According to standard ACMG guidelines, the rule for BP3 is: in-frame indel in a repetitive region without known function. The evidence for this variant shows: it is a missense, not an indel. Therefore, this criterion is not applied.

BP4

BP4 (Not Applied)

According to VCEP guidelines, BP4 applies only to synonymous, intronic, or UTR variants with splicing predictions. The evidence for this variant shows: a missense change with conflicting computational predictions. Therefore, this criterion is not applied.

BP5

BP5 (Not Applied)

According to standard ACMG guidelines, the rule for BP5 is: variant found in a case with an alternate molecular basis for disease. The evidence for this variant shows: no evidence of another molecular diagnosis.
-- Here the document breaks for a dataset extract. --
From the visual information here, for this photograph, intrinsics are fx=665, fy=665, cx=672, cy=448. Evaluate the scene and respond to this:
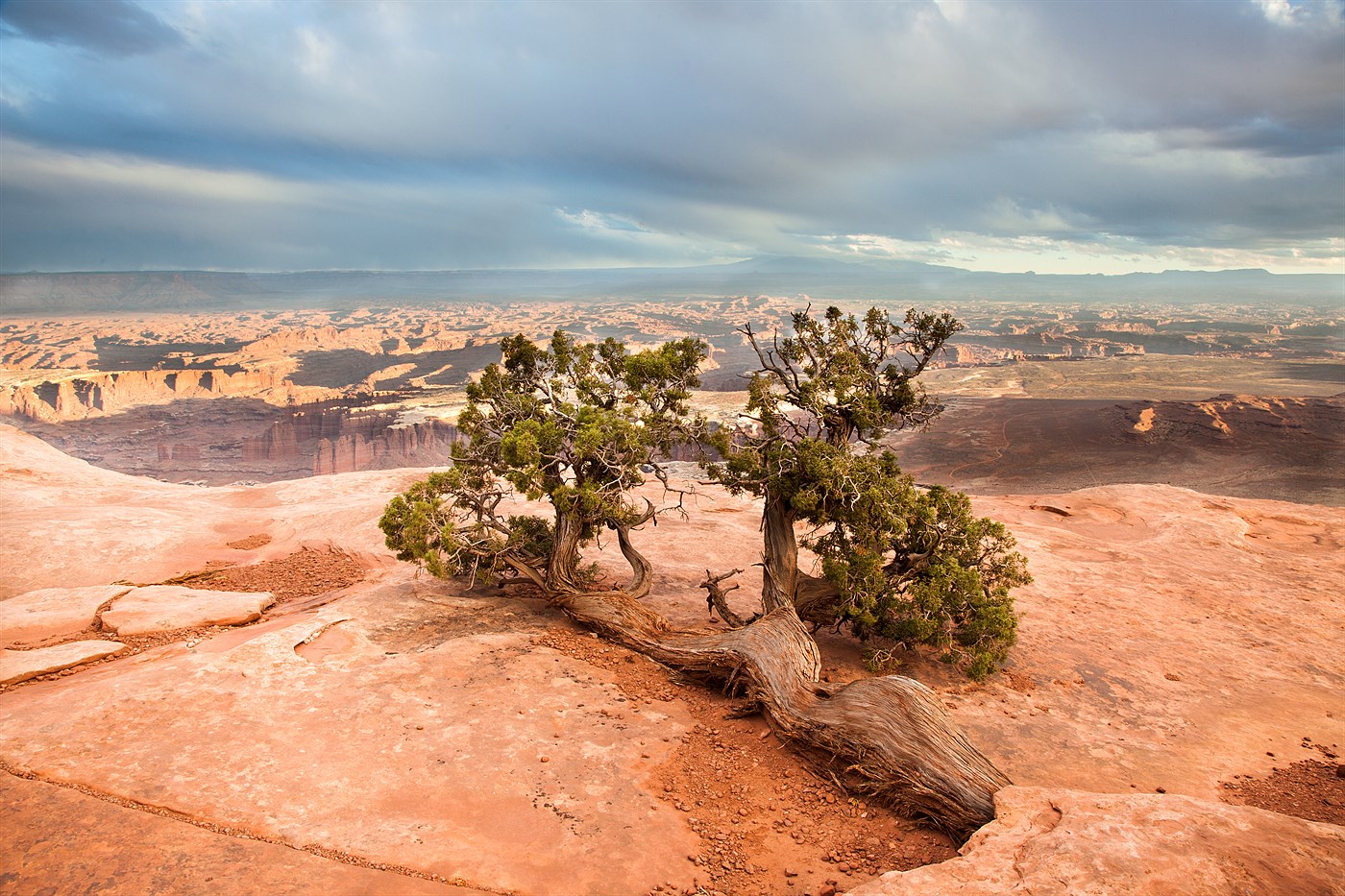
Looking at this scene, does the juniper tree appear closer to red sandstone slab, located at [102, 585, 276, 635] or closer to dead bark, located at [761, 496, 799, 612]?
dead bark, located at [761, 496, 799, 612]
Therefore, this criterion is not applied.

BP6

BP6 (Not Applied)

According to standard ACMG guidelines, the rule for BP6 is: reputable source classifies variant as benign. The evidence for this variant shows: no such classifications in ClinVar or other databases. Therefore, this criterion is not applied.

BP7

BP7 (Not Applied)

According to standard ACMG guidelines, the rule for BP7 is: synonymous or intronic variant with no splicing impact and low conservation. The evidence for this variant shows: it is missense. Therefore, this criterion is not applied.